とりあえず、やってみる。

思いがまとまらなくても、まずは文章を打ってみる。

待つことがもたらしてくれたもの

先日、母と弟と回転寿司に行った。ちょうど混雑している時間帯に行ったので、整理券をとって待つことになった。店舗内の待合室も座るところがなく、また外のベンチも空いていなかったので、しばらくは三人とも立ったまま外で待っていた。

 

そのうちにお客の入れ替わりがあって、待合室に三人がなんとか座れるほどのスペースができた。そのスペースで三人で待てばいいと思ったので、待合室に入ろうと母と弟に言った。しかし、母はそのスペースが狭いと感じたのか、「私は外で待つから二人で入りなさい」と言われてしまった。結局、僕と弟は待合室に入り、母は外で待つことになった。

 

それから20分くらいして自分たちの番がきたので、僕は母を呼びに行った。そうしたら、母がベンチで見知らぬ人と会話しているではないか。この予想だにもしなかった光景に僕は驚いてしまった。
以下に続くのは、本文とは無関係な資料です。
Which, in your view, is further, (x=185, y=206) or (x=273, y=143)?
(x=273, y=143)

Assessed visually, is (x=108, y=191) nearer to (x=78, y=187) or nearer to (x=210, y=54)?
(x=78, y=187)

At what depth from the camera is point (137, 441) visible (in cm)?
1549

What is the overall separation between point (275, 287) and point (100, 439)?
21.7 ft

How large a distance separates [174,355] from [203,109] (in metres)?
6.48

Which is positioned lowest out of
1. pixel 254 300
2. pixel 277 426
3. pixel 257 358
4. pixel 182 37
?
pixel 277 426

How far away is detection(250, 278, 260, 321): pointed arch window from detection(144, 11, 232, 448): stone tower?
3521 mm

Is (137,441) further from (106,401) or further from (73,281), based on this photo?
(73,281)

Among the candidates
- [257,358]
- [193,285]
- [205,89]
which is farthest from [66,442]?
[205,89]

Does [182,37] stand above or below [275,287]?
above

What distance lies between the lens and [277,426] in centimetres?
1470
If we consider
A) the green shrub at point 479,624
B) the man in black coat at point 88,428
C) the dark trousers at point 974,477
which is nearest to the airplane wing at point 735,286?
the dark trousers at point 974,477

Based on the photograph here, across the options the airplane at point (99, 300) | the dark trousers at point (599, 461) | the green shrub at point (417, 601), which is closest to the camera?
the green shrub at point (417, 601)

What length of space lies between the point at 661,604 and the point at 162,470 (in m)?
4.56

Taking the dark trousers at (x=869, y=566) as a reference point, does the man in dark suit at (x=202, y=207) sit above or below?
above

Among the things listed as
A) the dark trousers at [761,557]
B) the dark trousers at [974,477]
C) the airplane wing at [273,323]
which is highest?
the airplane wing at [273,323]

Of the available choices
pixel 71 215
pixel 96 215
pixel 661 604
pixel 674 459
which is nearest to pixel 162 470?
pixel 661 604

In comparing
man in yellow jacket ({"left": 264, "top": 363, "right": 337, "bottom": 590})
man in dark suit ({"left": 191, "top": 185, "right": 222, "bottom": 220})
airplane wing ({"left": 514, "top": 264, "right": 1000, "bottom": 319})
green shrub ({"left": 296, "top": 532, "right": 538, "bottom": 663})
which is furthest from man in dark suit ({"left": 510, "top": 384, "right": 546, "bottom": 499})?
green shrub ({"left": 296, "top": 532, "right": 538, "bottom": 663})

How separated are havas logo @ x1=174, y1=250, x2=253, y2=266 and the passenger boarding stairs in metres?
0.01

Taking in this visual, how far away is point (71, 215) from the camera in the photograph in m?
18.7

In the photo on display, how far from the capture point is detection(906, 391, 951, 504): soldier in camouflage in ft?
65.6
あまり自分から話しかけることがない母が、見知らぬ人と会話をしているのも驚きだった。しかしそれ以上に、外のベンチで知らない人同士が会話していることが衝撃だったのだ。

 

外食において順番待ちしている間というのは、大抵の場合は一緒に来ている人と会話をしながら順番を待つことになる。そのため、一緒に来ている人以外とは会話する機会はほとんど無いだろう。もし他の人と話す機会があるとすれば「ここに座ってもいいですか」というくらいのもので、それだけで会話が終わってしまうだろう。ところが、見知らぬ人同士で会話することがないような局面で、見知らぬ人たちが会話していた。そんなありえないような光景を僕は初めて目にした。

 

母の話によると、会話していた人はご主人と孫の三人で来ていたらしい。そうなると母とそんなに年齢は離れていないようだ。もしかしたら、母ぐらいの年齢になると見知らぬ人でも会話できるようになるのかなと思ってしまう。それに母は今、肩のリハビリで病院に通っているが、病院でも見知らぬ人と会話しているようなので、なおさらそう思ってしまっている。

 

こうして母が見知らぬ人と会話したのを見て、驚きと同時に複雑な気持ちにもなってしまった。外に食べに行くのなら、待つ時間を少なくしたいと誰だって思うだろう。それに最近は、予約をいれることで混雑時でも待つことなく入れるようにもなった。ところが、あの光景を目にしたら、果たして待たずに入れることが絶対にいいことなのだろうかとも思ってしまった。こうやって見知らぬ人同士で会話できるのも、待っていたからことできたのではないだろうか。そう考えると、待つことは決して悪いばかりでなく、時には面白いことをもたらしてくれるのかもしれないとも思ってしまったのである。